Scientists have invented a new product that can encourage tooth enamel to grow back, which means we could finally have a game-changing way to treat dental cavities.
Researchers at the University of Washington have developed a treatment based on peptides – short chains of amino acids, linked by peptide bonds, that aren’t long enough to be considered full proteins.
When applied to artificially created dental lesions in a laboratory setting, the product remineralised tooth enamel, effectively “healing” the lesion.
“Remineralisation guided by peptides is a healthy alternative to current dental health care,” said materials scientist Mehmet Sarikaya.
Tooth enamel is produced by a type of cell called an ameloblast. These secrete the proteins that form enamel while the tooth is still in the gum.
Unfortunately, once the process of forming tooth enamel is complete and the tooth has emerged, our ameloblasts die off. But we continue to lose enamel throughout our lifetime.
“Bacteria metabolise sugar and other fermentable carbohydrates in oral environments and acid, as a by-product, will demineralise the dental enamel,” said dentistry researcher Sami Dogan.
To a small extent, our teeth can be remineralised with the help of saliva, fluoride toothpaste and drinking water additives.
But once there’s a visible cavity on the tooth, it needs to be treated by a dentist – which usually means drilling, and packing the hole with a dental filling.
To develop their new treatment, the team turned to one of the proteins produced by ameloblasts. Called amelogenins, these proteins play a key role in regulating the formation of tooth enamel.
The team designed peptides based on this protein and created a treatment with the peptide as an active ingredient.
They applied it to dental lesions in a laboratory setting and found that it helped form a new mineralised layer to the demineralised areas, integrating it with the enamel underneath.
They also treated similar lesions with fluoride, but only the peptide treatment resulted in the remineralisation of a relatively thick layer – resembling the structure of healthy enamel.

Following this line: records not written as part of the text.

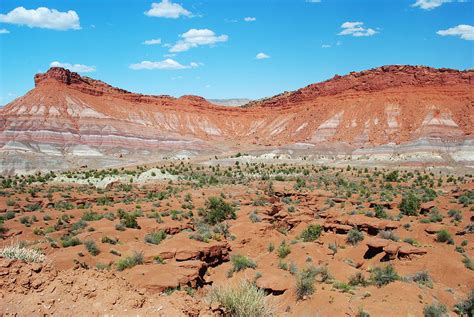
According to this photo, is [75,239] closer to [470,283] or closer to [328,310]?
[328,310]

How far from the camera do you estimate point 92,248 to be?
44.2ft

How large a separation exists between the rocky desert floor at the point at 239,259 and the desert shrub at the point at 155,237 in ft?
0.15

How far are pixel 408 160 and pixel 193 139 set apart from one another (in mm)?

Tests still need to be undertaken to see of the peptide solution works as well as it does in a living mouth as it did in the laboratory.
And for deep cavities that reach the dentine layer underneath the enamel, a filling would still likely be required.
But the researchers believe their product could be sold as part of a preventative everyday tooth care routine, in the form of a toothpaste or gel, to help minimise expensive trips to the dentist for shallower cavities.
“Peptide-enabled formulations will be simple and would be implemented in over-the-counter or clinical products,” Sarikaya said.
The team has published their research in the journal ACS Biomaterials Science & Engineering.